Please copy the data below exactly; none of the pictures in it belong in the copy.

● **DATASET EXTRACT**
....

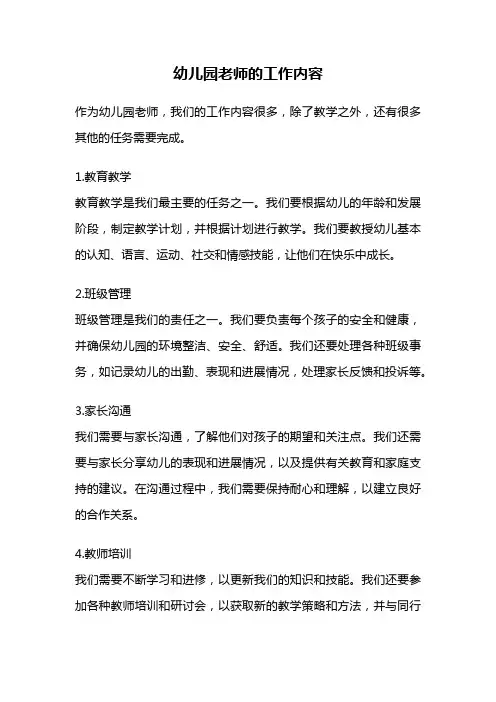 幼儿园老师的工作内容

作为幼儿园老师，我们的工作内容很多，除了教学之外，还有很多其他的任务需要完成。

1.教育教学
教育教学是我们最主要的任务之一。我们要根据幼儿的年龄和发展阶段，制定教学计划，并根据计划进行教学。我们要教授幼儿基本的认知、语言、运动、社交和情感技能，让他们在快乐中成长。

2.班级管理
班级管理是我们的责任之一。我们要负责每个孩子的安全和健康，并确保幼儿园的环境整洁、安全、舒适。我们还要处理各种班级事务，如记录幼儿的出勤、表现和进展情况，处理家长反馈和投诉等。

3.家长沟通
我们需要与家长沟通，了解他们对孩子的期望和关注点。我们还需要与家长分享幼儿的表现和进展情况，以及提供有关教育和家庭支持的建议。在沟通过程中，我们需要保持耐心和理解，以建立良好的合作关系。

4.教师培训
我们需要不断学习和进修，以更新我们的知识和技能。我们还要参加各种教师培训和研讨会，以获取新的教学策略和方法，并与同行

....

● **EXERCISE RESPONSE**
 幼儿园老师的工作内容

作为幼儿园老师，我们的工作内容很多，除了教学之外，还有很多其他的任务需要完成。

1.教育教学
教育教学是我们最主要的任务之一。我们要根据幼儿的年龄和发展阶段，制定教学计划，并根据计划进行教学。我们要教授幼儿基本的认知、语言、运动、社交和情感技能，让他们在快乐中成长。

2.班级管理
班级管理是我们的责任之一。我们要负责每个孩子的安全和健康，并确保幼儿园的环境整洁、安全、舒适。我们还要处理各种班级事务，如记录幼儿的出勤、表现和进展情况，处理家长反馈和投诉等。

3.家长沟通
我们需要与家长沟通，了解他们对孩子的期望和关注点。我们还需要与家长分享幼儿的表现和进展情况，以及提供有关教育和家庭支持的建议。在沟通过程中，我们需要保持耐心和理解，以建立良好的合作关系。

4.教师培训
我们需要不断学习和进修，以更新我们的知识和技能。我们还要参加各种教师培训和研讨会，以获取新的教学策略和方法，并与同行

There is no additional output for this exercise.